3.2      Aufgrund des vorstehend Erwogenen bzw. der zuvor dargestellten Gleichgültigkeit behördlichen Anordnung gegenüber ist auszuschliessen, dass sich der Beurteilte an eine Ein- oder Ausgrenzung (Art. 74 AIG) im Sinne einer milderen Massnahme halten würde, sodass eine Inhaftierung das einzige Mittel darstellt, mit dem der Vollzug der Wegweisung sichergestellt werden kann, zumal mangels Vorhandenseins auch kein Reisepass beim Migrationsamt hinterlegt werden könnte (wobei das Fehlen eines solchen ihn ohnehin nicht daran gehindert hat, im Schengen-Raum zu reisen) und eine Meldepflicht der ausgeprägten Untertauchensgefahr nicht wirksam begegnen kann. Das als gross einzustufende öffentliche Interesse an der Sicherstellung der Wegweisung überwiegt dasjenige des Beurteilten an seiner persönlichen Freiheit, zumal der Beurteilte in der Vergangenheit auch deliktisch tätig geworden ist und ihm Zwangsmassnahmen mehrfach angedroht wurden. Gesundheitliche Probleme hat er bis anhin regelmässig verneint, wobei solche einer Inhaftierung ohnehin nicht entgegenstünden, ist die medizinische Betreuung (inklusive Medikation) im Gefängnis Bässlergut doch sichergestellt.

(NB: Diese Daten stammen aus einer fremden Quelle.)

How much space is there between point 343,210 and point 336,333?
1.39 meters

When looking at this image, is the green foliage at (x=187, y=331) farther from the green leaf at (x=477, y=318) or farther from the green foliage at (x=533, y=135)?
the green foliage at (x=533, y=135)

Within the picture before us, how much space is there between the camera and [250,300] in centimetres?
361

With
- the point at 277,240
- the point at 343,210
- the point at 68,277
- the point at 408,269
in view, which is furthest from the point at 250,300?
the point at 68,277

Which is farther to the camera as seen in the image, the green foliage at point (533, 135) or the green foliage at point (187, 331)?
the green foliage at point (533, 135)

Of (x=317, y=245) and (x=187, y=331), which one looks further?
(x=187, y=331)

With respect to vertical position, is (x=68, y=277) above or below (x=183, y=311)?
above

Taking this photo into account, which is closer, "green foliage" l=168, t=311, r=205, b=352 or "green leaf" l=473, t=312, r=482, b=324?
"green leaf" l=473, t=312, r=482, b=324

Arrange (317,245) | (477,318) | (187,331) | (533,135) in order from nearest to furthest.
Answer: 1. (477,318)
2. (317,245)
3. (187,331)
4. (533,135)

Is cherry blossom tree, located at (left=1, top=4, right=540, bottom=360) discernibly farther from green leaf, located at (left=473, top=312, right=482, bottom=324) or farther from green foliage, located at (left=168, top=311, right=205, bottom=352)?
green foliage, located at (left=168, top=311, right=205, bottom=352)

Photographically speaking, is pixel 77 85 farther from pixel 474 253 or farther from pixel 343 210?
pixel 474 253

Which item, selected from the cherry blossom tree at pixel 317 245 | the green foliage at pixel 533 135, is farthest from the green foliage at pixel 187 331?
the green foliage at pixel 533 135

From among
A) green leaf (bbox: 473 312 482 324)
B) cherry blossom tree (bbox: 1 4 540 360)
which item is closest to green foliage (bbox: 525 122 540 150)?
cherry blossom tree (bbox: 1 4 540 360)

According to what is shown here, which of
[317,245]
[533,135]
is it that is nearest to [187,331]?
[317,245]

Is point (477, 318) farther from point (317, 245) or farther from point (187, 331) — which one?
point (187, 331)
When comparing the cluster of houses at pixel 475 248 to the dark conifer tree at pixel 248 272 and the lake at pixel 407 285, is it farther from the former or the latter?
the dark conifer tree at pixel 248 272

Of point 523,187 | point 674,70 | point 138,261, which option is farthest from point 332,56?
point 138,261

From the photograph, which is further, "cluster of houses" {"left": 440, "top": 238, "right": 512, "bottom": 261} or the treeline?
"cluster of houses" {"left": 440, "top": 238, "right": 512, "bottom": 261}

Dasselbe gilt für eine allfällige Substitution (der Beurteilte hat angegeben, seit vier Jahren Kokain und Heroin zu konsumieren). Auch wahrten die Schweizer Behörden das Beschleunigungsgebot, wurde doch bereits am 15. November 2024, als sich der Beurteilte noch in Freiheit befand, eine Identifizierungsanfrage an die serbischen Behörden gestellt und das SEM um Vollzugsunterstützung ersucht. Noch während der Urteilsberatung ging die Information ein, dass der Beurteilte von den serbischen Behörden als eigener Staatsangehöriger anerkannt worden ist und innert einer Frist von zwei Wochen ein Flug gebucht werden kann.

3.3      Dass eine Rückführung nach Serbien tatsächlich möglich ist, ergibt sich nur schon aus der Tatsache, dass täglich Linienflüge dorthin verkehren. Auch ergeben sich keine Anhaltspunkte dafür, dass dem Beurteilten bei einer Rückkehr in seinen Heimatstaat mit beachtlicher Wahrscheinlichkeit eine durch Art. 3 der Europäischen Menschenrechtskonvention (EMRK, SR 0.101) verbotene Strafe oder Behandlung droht. Zudem sprechen weder die in Serbien herrschende politische Situation noch andere Gründe gegen die Zumutbarkeit der Rückführung dorthin, zumal der Beurteilte in eine Rückkehr nach Serbien auch eingewilligt hat. Aufgrund der Tatsache, dass innert einer Frist von zwei Wochen ein Flug gebucht werden kann, wird die Haft indes auf vorläufig sechs Wochen, bis zum 3. Januar 2025 begrenzt (mit einer Reserve für nie im Detail vorhersehbare Unwägbarkeiten). Der Beurteilte wird zudem auf die Möglichkeit eines Haftentlassungsgesuchs hingewiesen.

4.

Nach dem Gesagten erweist sich die Haft als notwendig und verhältnismässig, weshalb sie zu bestätigen ist. Das vorliegende Verfahren ist kostenlos (§ 4 Abs. 1 des Gesetzes über den Vollzug der Zwangsmassnahmen im Ausländerrecht).

Demgemäss erkennt der Einzelrichter:

://:        Die über A____ angeordnete Ausschaffungshaft ist für die Dauer von sechs Wochen, das heisst bis zum 3. Januar 2025, rechtmässig und angemessen.

            Es werden keine Kosten erhoben.

            Mitteilung an:

-       Beurteilter

-       Migrationsamt Basel-Stadt

-       Staatssekretariat für Migration (SEM)

VERWALTUNGSGERICHT BASEL-STADT

Der Einzelrichter für Zwangsmassnahmen im Ausländerrecht

Dr. Beat Jucker

Rechtsmittelbelehrung

Gegen diesen Entscheid kann unter den Voraussetzungen von Art. 82 ff. des Bundesgerichtsgesetzes (BGG) innert 30 Tagen Beschwerde in öffentlich-rechtlichen Angelegenheiten erhoben werden. Die Beschwerdeschrift ist fristgerecht dem Bundesgericht, 1000 Lausanne 14, einzureichen. Diese ist mit einem Antrag und einer Begründung zu versehen. Die Beschwerde hat keine aufschiebende Wirkung.

Der inhaftierte Ausländer kann einen Monat nach der Haftüberprüfung ein Haftentlassungsgesuch einreichen beim Verwaltungsgericht Basel-Stadt, Bäumleingasse 1, 4051 Basel.